▶ [Problem statement]: In the listing, from the line containing "What distance is" through the end, give the lines again with "scene" changed to "frame" and nothing else altered.

▶ [Records for the exercise]:
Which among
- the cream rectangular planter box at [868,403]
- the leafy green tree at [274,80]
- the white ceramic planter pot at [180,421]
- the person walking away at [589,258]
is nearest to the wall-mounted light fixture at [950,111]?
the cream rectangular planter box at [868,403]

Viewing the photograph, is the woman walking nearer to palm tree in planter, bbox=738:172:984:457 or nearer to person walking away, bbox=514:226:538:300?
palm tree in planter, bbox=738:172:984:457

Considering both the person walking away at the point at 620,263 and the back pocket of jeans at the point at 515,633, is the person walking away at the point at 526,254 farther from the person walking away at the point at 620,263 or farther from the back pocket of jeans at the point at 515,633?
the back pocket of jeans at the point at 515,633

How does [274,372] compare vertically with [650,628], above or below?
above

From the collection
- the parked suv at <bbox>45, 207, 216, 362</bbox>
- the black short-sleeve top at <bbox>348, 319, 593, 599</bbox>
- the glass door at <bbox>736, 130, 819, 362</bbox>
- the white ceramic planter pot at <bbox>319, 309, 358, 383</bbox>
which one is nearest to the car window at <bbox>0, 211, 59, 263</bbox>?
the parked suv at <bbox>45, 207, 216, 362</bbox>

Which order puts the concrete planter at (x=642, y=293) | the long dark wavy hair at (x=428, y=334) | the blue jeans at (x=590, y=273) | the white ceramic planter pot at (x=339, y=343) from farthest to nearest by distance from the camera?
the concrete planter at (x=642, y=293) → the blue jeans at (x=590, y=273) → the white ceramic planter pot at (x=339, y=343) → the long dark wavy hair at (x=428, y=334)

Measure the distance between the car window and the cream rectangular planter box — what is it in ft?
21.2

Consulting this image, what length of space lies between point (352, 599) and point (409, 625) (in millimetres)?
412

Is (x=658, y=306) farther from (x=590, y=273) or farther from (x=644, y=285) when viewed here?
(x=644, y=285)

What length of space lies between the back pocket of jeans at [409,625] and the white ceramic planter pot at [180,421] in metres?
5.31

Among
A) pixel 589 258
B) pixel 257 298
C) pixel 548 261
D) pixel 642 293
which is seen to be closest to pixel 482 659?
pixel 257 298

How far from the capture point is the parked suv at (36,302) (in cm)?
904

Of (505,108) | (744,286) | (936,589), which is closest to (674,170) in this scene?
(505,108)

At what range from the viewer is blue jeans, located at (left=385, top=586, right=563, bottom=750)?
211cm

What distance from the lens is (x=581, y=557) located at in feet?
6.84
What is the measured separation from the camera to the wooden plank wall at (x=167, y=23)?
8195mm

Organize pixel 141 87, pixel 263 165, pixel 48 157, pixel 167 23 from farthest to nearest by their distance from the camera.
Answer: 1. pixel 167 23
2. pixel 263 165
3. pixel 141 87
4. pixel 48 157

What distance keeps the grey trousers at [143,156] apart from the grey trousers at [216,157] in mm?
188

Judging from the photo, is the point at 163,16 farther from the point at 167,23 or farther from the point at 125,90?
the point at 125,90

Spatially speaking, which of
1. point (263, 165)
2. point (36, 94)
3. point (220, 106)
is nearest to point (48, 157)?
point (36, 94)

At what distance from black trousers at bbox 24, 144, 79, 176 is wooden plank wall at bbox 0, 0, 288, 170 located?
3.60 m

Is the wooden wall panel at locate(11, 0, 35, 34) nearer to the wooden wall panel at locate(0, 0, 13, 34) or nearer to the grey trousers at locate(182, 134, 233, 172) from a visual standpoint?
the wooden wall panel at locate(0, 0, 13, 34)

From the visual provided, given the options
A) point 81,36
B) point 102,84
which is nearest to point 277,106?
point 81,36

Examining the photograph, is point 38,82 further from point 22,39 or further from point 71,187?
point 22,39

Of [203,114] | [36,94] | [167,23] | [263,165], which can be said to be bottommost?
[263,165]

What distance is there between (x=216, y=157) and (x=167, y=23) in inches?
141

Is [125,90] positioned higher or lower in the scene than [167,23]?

▶ [Reply to the task]:
What distance is there between (x=216, y=157) and (x=167, y=23) in inches?
141

Is [125,90] positioned higher or lower in the frame than [167,23]?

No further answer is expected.